Andrew Symington

Andrew Symington is a postdoctoral scholar at the University of California Los Angeles (UCLA). He completed a DPhil in the Sensor Networks Group at the University of Oxford in 2013. Prior to joining UCLA in 2015, he worked as a research associate within the FP7-funded CompLACS project, where he implemented high-level multi-platform control algorithms on a swarm of Ascending Technologies quadrotors. Andrew’s research focuses on fusing measurements from multiple sources to align clocks or estimate the motion of embedded sensors or robots.


Simon Julier

Simon Julier is a Senior Lecturer in the Department of Computer Science, University College London and holds a DPhil from the Robotics Research Group at the University of Oxford, UK. During his DPhil he assisted Jeff Uhlmann in the development of both the Unscented Kalman Filter and Covariance Intersection fusion algorithms. Between 1997 and 2006, he worked at the Naval Research Laboratory, Washington DC, where he led a team to develop mobile augmented reality systems. Since 2006 he has been working at UCL where he has been developing algorithms for simultaneous localisation mapping, augmented reality, and distributed data fusion.
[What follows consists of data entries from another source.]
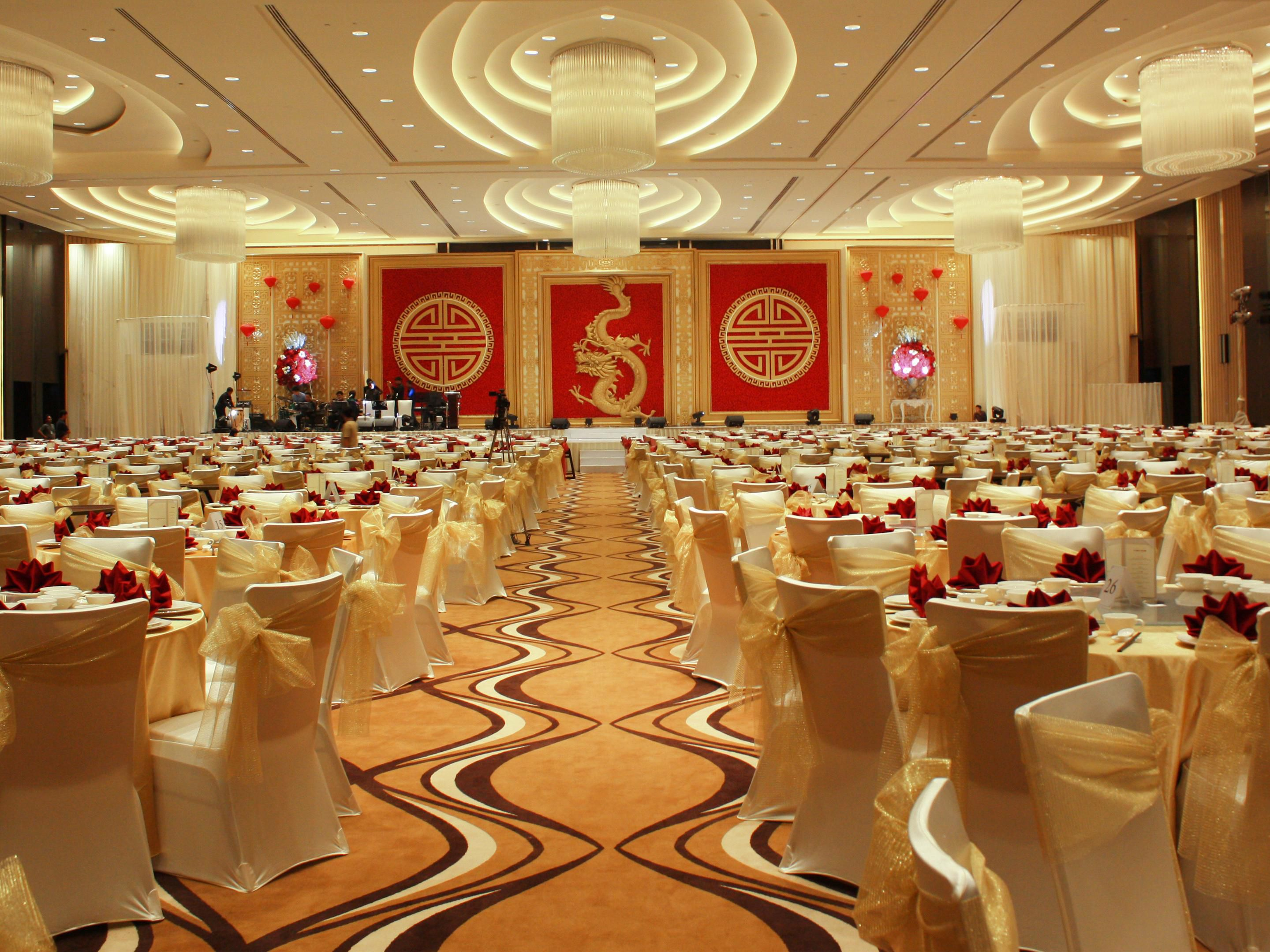 Crowne plaza semarang hotel meeting rooms for rent ballroom photo junglespirit Image collections
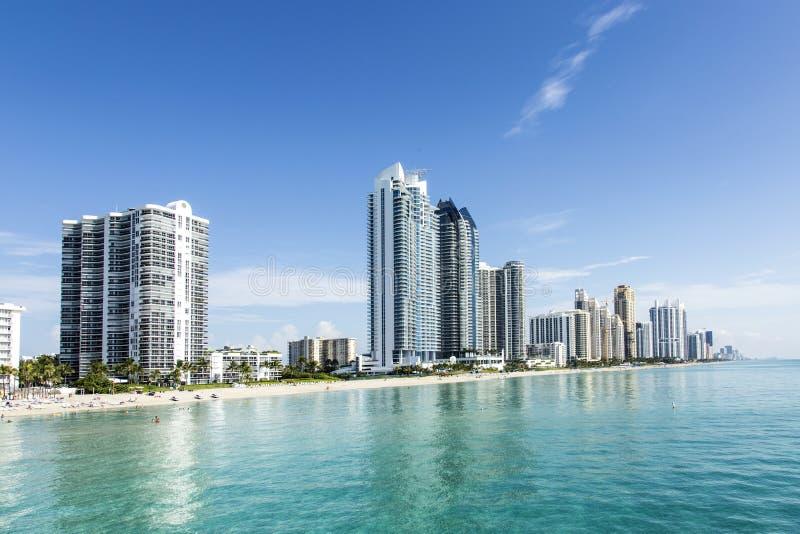 Красивый пляж с кондоминиумами стоковая фотография rf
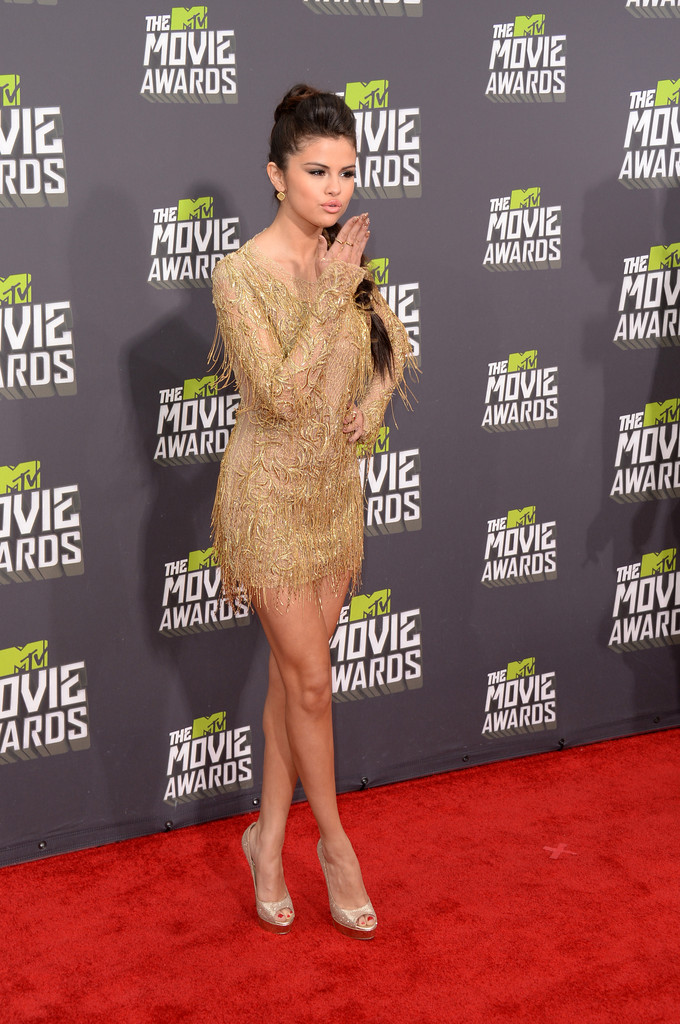 مـهـرجــــان 2013 Movie Awards Selena+Gomez+2013+MT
Recently, he has begun to study the use of negative information (lack of detections) in filtering and estimation problems.


Gabe Sibley

Gabe Sibley is an Assistant Professor in Computer Science at the University of Colorado, Boulder. Before joining CU, Gabe was an Assistant Professor in Computer Science at George Washington University and Director of the Autonomous Robotics & Perception Lab. Previously, Gabe was a Junior Research Fellow at Somerville College, Oxford, and a post-doctoral research assistant in the Mobile Robotics Group of the Oxford University Engineering Department working with Professor Paul Newman. Gabe was a PhD student at the Robotic Embedded Systems Laboratory at the University of Southern California under the supervision of Professor Gaurav Sukhatme, and a Robotics Engineer in the Computer Vision Group at NASA-JPL under Dr. Larry Matthies. At NASA-JPL, Gabe worked on long-range data-fusion algorithms for planetary landing vehicles, unmanned sea vehicles and unmanned ground vehicles.


Nisar Ahmed

Nisar Ahmed is an assistant professor of Aerospace Engineering Science at the University of Colorado Boulder. His research interests are in modeling and estimation for intelligent control of dynamical systems, especially for applications involving human-robot interaction, sensor networks and information fusion. He completed his Ph.D. in Mechanical Engineering at Cornell University in 2012 and from 2012-2014 was a postdoctoral research associate in the Cornell Autonomous Systems Lab (ASL) with Professor Mark Campbell. He was awarded an NSF Graduate Research Fellowship in 2007, the 2011 AIAA GNC Conference Best Paper Award, and an ASEE Air Force Summer Faculty Fellowship in 2014.


Nate Koenig

Nate Koenig is the Chief Technology Officer at Open Source Robotics Foundation (OSRF). Prior to joining OSRF, Nate was a research engineer at Willow Garage where he conducted human robot interaction (HRI) studies and continued development of Gazebo, and open source robot simulator. Nate started his academic career at the Rochester Institute of Technology where he earned a B.S in computer science. A one year hiatus to Xerox then lead him to the computer science master program at USC, where he joined the Interaction Lab. During his master’s studies, Nate co-started the Gazebo simulator with Prof. Andrew Howard. Nate continued his education at USC in the PhD program working with Prof. Maja Matarić. Nate’s PhD work focused on Bayesian approaches to Learning from Demonstration (LfD) and improved interfaces for human robot communication.


Tully Foote

Tully Foote is the ROS Platform Manager at the Open Source Robotics Foundation. His work at the Open Source Robotics Foundation is a continuation of his work at Willow Garage where he focused on ROS development, building core tools and libraries to support the ROS community. Prior to Willow Garage he worked on all three DARPA Grand Challenges, twice on the Caltech team and in the Urban Challenge on the University of Pennsylvania team. He is also the co-creator of the TurtleBot, a platform designed to expand the availability of robotics to new communities.